EXERCISE DIRECTIONS: Please state how many lines of the material below contain the string "surface", with case counting, and give only that number.

Image-linked spatial questions

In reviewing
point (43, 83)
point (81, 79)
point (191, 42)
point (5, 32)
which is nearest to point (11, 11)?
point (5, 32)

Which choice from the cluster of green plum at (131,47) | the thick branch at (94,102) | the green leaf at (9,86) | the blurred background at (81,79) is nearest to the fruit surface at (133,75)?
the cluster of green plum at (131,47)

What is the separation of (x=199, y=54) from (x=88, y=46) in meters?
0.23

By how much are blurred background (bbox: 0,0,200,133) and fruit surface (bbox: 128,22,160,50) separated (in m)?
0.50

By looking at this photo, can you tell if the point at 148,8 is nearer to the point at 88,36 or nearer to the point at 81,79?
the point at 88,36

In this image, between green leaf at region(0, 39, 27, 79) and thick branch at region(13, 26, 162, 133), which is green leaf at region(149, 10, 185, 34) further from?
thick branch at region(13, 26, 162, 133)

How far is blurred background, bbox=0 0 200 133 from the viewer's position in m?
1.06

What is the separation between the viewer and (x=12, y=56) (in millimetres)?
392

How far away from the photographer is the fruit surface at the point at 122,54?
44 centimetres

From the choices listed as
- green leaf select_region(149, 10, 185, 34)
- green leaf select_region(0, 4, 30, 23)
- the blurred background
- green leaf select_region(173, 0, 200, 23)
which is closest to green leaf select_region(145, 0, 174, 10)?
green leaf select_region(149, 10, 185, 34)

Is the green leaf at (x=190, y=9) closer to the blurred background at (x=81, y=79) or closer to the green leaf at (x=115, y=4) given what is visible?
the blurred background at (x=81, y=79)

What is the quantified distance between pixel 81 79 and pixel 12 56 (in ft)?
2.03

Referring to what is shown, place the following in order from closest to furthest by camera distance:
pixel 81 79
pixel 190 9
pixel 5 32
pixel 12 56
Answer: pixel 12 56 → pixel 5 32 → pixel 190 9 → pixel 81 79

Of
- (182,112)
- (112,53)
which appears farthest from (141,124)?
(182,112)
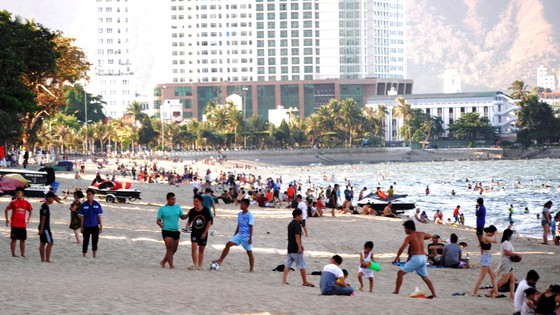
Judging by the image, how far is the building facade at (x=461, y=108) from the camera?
178500mm

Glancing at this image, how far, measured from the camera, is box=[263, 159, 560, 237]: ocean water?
56.3m

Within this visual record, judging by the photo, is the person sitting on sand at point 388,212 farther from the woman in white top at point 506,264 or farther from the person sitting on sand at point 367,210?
the woman in white top at point 506,264

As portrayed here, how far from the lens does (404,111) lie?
17812 centimetres

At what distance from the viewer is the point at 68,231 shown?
84.7 ft

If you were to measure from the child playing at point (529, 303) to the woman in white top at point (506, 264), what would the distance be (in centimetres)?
329

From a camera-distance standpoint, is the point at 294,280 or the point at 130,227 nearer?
the point at 294,280

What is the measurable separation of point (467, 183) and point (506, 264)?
77.0m

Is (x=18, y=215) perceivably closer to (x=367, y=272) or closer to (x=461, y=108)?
(x=367, y=272)

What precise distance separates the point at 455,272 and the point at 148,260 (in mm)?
7412

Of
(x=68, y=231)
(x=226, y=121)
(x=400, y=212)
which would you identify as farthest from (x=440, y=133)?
(x=68, y=231)

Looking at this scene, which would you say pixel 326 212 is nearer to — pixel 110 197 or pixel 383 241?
pixel 110 197

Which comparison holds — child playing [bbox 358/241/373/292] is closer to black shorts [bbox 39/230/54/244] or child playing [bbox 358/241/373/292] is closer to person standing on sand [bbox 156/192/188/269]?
person standing on sand [bbox 156/192/188/269]

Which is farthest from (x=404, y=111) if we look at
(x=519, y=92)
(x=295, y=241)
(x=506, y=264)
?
(x=295, y=241)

TASK SOLUTION: 3